# How to post pics?



## Immortal1 (Feb 18, 2015)

2 different ways that I know of....
1. Select the "Go Advanced" button below. Then look for the "Attach Files" box in the Additional Options section at the bottom.

2. I use the Image Hosting section of the forum (second button from the right, at the top). On my computer, I resize the various pics to something around 1024 x 768 pixel size. Then use the Image Hosting area to upload the various images. Now I always have them here for when I want to re-post them.
One uploaded, you copy the "image URL" line and then use the mountain looking post it above to insert the "image URL".


----------



## Raymond S. (Dec 29, 2012)

Depends on where those pictures are coming from. General photo gallery or private
album(s). 
In the gallery you clic on the picture to get it to display just that picture.
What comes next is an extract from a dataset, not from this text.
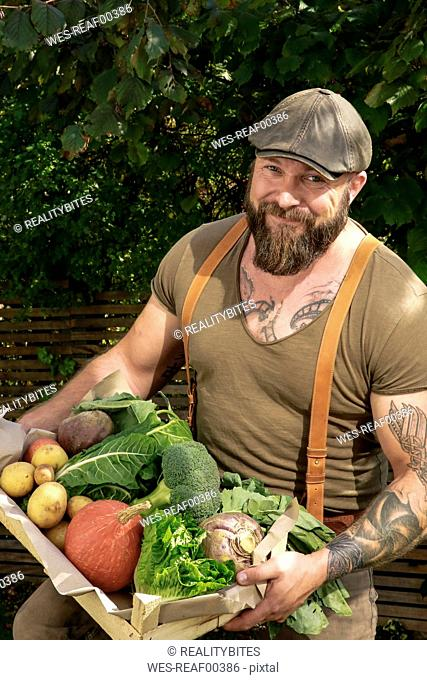 Mature man carrying crate with vegetables in his garden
Then you right clic on it and on the list which appears choose "copy image location". Then go to the
post you are making and fist left clic then right clic and choose "paste".
For a picture from your private album get that picture up first then down at the bottom of it there are two lines of address. The first one will give a link to the picture if you copy/paste it in your post. The second one will present the picture in your post if you copy/paste it.


----------



## big b (Jun 3, 2015)

Thanks I'm going to try to upload a picture tomorrow after school.


----------